Thomas Cook wins fake holiday sickness case
Travel company Thomas Cook says it has won a legal victory against a fake holiday sickness claim and plans to challenge other such claims in court.
It comes after a family tried to win up to £10,000 in damages for food poisoning on a trip to the Canary Islands.
A judge at Liverpool County Court dismissed the case on Monday after concluding they were not sick.
It follows reports of a "huge rise" in fake sickness claims by UK tourists.
In June, the travel trade organisation Abta launched a campaign to tackle the problem, saying it was "one of the biggest issues that has hit the travel industry for many years".
It said tens of thousands of holidaymakers had made claims in the past year - worth between £3,000 and £5,000 each - despite reported sickness levels in resorts remaining stable.
Speaking after the hearing in Liverpool, Thomas Cook managing director Chris Mottershead said the company would "not accept liability" in such cases.
"It's not comfortable for us to be in court questioning our customers' credibility, but the significant increase in unreported illness claims being received by the travel industry threatens holidays for all UK customers," he said.
"This case follows an increasingly common pattern for these claims, with a previously unreported illness being raised years after the holiday, with no medical or other evidence to support the illness having occurred."

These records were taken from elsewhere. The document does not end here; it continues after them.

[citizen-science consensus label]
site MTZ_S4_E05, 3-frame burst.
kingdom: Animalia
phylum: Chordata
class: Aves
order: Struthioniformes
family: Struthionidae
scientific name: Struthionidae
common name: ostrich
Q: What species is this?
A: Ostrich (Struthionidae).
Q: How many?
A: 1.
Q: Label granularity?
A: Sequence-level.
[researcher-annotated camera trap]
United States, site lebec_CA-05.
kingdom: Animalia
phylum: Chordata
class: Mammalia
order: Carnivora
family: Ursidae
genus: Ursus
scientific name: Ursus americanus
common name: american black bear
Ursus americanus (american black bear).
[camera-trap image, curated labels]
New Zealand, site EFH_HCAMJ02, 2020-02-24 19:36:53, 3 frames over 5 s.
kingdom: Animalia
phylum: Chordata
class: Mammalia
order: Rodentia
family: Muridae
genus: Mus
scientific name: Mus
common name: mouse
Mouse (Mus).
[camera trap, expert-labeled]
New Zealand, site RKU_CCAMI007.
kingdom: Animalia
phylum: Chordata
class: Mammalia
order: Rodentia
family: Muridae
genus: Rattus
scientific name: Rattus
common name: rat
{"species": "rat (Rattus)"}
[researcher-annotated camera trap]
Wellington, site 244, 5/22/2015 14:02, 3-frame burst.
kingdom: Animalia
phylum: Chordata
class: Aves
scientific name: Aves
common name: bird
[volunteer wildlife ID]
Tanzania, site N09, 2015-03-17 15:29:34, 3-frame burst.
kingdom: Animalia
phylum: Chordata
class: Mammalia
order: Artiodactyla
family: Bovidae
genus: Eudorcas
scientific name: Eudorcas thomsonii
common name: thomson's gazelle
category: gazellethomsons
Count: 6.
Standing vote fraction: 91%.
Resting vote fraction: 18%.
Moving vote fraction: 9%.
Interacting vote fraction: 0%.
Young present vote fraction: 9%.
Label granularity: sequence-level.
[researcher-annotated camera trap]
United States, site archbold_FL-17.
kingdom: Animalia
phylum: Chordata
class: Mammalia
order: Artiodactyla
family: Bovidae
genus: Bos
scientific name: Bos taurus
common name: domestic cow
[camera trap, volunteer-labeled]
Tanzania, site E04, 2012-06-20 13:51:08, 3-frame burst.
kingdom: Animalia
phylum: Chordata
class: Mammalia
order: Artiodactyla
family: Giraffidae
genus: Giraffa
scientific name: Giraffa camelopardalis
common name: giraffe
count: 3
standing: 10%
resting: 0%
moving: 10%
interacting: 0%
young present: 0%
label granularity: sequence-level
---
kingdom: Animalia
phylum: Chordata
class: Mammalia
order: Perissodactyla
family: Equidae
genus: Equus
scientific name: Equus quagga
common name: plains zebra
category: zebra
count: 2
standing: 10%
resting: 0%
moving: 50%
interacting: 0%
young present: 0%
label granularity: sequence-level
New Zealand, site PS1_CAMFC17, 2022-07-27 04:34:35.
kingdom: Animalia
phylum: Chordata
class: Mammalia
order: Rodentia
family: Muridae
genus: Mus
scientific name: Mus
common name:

Thomas Cook said that Julie Lavelle, 33, her partner Michael McIntyre, 34, and their two young children had sought compensation after stating they suffered gastroenteritis on the third day of a two-week holiday in 2013.
The family blamed poor food and hygiene at their hotel on Gran Canaria and said their symptoms continued after they had returned the UK.
Thomas Cook said they did not mention their condition to hotel staff or tour representatives in the resort.
The company also said Mr McIntyre filled out a holiday feedback questionnaire on his flight home and left the section on illness unanswered.
The family's law firm, Bridger & Co of Carmarthenshire, was not immediately available for comment.
Abta said that rules designed to stop a spike in fraudulent whiplash claims have fuelled the rise in holiday sickness reports as they do not apply to incidents abroad.
It said holidaymakers pursuing fake or exaggerated claims risked being barred from resorts or ending up in prison.
In July, the government said it planned to tackle the problem by reducing the cash incentives of bringing such cases against holiday firms.
Justice Secretary David Lidington also said the government wanted to limit the legal costs that travel firms had to pay out for the claims.
"Our message to those who make false holiday sickness claims is clear - your actions are damaging and will not be tolerated," Mr Lidington said.